(Scene-based spatial questions)
— BEGIN —

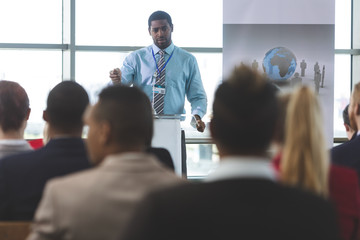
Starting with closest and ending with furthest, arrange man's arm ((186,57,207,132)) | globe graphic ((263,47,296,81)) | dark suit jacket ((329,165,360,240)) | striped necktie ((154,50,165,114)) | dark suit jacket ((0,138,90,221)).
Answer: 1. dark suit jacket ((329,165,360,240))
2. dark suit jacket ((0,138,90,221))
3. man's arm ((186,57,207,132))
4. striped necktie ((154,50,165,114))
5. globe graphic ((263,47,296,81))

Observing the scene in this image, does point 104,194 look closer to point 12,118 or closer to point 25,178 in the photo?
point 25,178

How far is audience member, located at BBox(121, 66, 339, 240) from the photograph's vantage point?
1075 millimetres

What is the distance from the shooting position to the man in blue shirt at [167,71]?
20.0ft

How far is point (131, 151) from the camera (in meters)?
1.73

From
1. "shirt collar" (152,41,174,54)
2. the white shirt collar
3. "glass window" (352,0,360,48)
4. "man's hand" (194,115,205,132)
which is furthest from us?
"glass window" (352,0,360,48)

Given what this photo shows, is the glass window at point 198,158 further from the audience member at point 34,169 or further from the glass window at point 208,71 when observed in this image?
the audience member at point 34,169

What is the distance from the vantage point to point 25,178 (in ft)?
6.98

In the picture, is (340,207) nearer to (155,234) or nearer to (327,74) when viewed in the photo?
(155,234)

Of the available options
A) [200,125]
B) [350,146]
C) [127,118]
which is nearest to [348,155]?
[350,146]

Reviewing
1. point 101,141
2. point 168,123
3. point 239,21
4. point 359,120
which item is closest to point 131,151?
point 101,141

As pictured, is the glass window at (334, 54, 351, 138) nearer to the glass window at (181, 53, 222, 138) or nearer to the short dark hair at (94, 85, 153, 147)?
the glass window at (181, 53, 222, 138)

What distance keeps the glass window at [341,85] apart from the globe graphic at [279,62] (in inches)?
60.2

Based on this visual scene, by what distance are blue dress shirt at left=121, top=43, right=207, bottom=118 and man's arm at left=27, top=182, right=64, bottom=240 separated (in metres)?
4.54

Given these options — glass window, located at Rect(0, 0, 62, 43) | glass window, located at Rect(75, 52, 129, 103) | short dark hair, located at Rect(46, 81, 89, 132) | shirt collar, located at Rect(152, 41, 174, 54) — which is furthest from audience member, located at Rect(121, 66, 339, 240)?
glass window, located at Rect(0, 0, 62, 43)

— END —
— BEGIN —

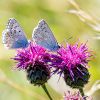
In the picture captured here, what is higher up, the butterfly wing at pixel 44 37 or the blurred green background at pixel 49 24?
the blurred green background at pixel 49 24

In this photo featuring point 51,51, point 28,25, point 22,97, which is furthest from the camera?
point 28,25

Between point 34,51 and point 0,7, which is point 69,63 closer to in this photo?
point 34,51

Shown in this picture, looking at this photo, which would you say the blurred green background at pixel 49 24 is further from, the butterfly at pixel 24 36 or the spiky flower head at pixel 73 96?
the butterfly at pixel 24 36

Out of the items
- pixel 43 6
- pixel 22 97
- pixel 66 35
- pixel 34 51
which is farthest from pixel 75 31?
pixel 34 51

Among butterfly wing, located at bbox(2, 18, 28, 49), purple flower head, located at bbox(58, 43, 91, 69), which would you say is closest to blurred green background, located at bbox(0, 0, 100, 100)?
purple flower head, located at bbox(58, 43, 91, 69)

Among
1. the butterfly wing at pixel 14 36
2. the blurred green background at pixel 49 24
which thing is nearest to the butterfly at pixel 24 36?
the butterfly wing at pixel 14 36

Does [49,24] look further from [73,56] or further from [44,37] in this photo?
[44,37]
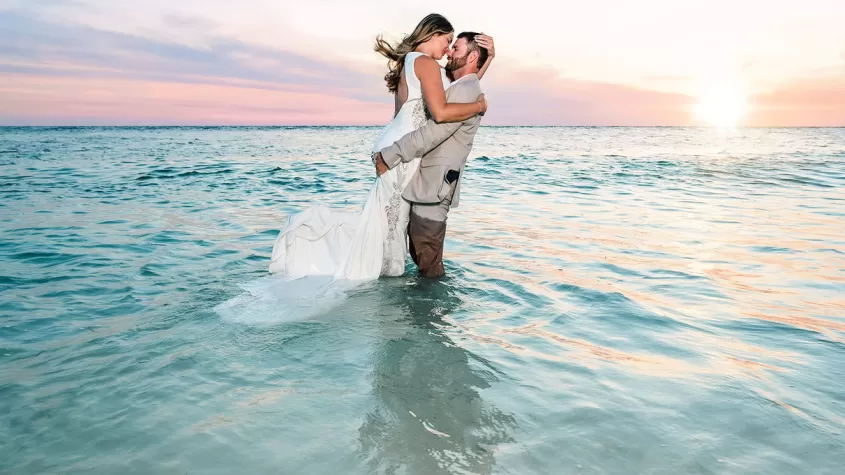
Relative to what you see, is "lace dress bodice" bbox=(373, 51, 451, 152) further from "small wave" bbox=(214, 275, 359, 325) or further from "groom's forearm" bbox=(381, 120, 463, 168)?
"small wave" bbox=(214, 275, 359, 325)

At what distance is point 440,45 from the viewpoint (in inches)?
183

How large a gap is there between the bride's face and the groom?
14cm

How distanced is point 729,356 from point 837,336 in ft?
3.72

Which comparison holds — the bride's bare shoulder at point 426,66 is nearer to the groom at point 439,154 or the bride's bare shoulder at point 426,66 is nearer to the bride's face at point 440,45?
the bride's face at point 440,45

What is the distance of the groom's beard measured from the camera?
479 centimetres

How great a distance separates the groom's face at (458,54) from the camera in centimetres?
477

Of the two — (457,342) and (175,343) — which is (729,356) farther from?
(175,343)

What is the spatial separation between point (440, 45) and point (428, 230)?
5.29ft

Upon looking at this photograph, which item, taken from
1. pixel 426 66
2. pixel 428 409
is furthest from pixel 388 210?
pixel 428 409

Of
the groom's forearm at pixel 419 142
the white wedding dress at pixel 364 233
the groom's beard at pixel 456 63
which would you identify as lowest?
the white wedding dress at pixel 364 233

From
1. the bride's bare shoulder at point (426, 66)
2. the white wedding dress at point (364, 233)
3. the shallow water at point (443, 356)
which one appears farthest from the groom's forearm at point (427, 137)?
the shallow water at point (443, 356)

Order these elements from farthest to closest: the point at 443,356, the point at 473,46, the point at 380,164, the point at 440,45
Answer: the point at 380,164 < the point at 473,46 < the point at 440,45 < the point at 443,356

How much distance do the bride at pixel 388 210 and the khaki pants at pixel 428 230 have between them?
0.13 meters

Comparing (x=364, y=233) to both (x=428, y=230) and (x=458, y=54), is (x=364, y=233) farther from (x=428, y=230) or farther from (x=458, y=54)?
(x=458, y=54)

— END —
— BEGIN —

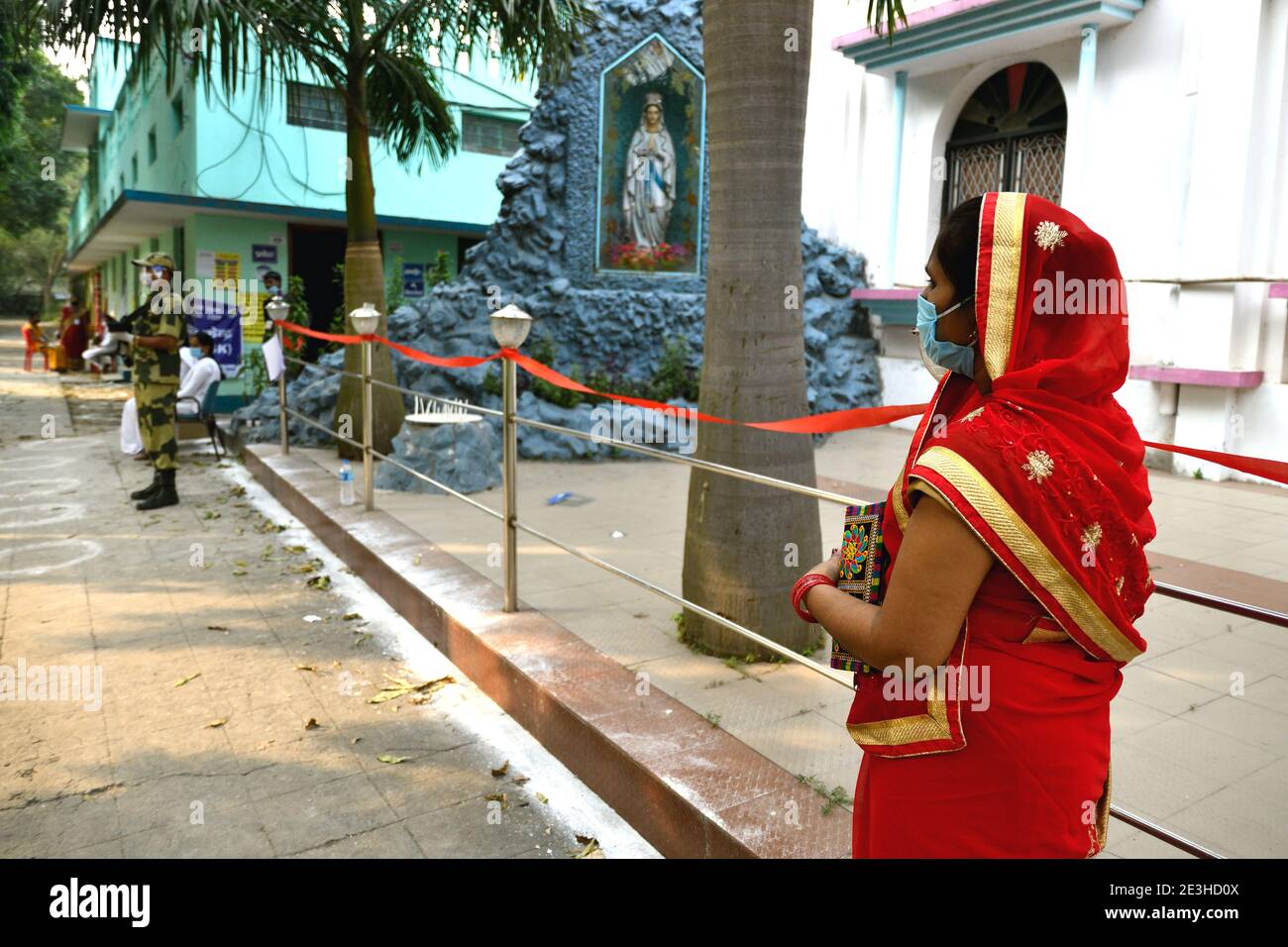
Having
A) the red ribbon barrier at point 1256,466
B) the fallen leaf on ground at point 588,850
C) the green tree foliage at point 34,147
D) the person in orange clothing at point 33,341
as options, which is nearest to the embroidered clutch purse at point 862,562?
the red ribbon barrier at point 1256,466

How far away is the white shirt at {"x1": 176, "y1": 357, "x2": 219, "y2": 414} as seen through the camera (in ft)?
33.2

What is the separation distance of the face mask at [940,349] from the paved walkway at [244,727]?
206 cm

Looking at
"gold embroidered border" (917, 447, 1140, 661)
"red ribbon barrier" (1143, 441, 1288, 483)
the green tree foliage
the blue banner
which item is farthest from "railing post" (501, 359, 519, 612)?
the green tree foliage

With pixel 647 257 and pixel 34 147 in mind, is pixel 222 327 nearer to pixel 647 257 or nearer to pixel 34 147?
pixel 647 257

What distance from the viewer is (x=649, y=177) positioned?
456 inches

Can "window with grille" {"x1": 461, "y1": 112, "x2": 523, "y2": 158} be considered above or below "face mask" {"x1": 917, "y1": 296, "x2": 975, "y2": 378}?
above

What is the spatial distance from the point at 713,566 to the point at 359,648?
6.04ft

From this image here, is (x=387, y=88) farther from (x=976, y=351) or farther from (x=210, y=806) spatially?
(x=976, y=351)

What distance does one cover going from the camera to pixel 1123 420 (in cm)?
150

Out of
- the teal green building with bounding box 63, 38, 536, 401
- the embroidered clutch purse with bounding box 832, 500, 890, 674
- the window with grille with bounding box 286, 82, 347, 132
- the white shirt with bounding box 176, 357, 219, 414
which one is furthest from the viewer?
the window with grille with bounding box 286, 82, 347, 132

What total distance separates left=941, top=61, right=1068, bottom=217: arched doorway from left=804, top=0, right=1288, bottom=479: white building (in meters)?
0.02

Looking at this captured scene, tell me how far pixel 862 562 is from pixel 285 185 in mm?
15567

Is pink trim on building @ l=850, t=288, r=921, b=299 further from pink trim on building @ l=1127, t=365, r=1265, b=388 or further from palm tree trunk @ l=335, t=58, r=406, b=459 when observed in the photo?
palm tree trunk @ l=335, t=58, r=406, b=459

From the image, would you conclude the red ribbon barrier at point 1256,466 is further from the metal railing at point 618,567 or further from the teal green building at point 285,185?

— END —

Work to complete: Reproduce the lines starting with the line that contains "Order these elements" and going on through the line that contains "Answer: the point".

Task output:
Order these elements from farthest to closest: the point at 443,356, the point at 473,46, the point at 380,164, the point at 440,45
Answer: the point at 380,164 < the point at 473,46 < the point at 440,45 < the point at 443,356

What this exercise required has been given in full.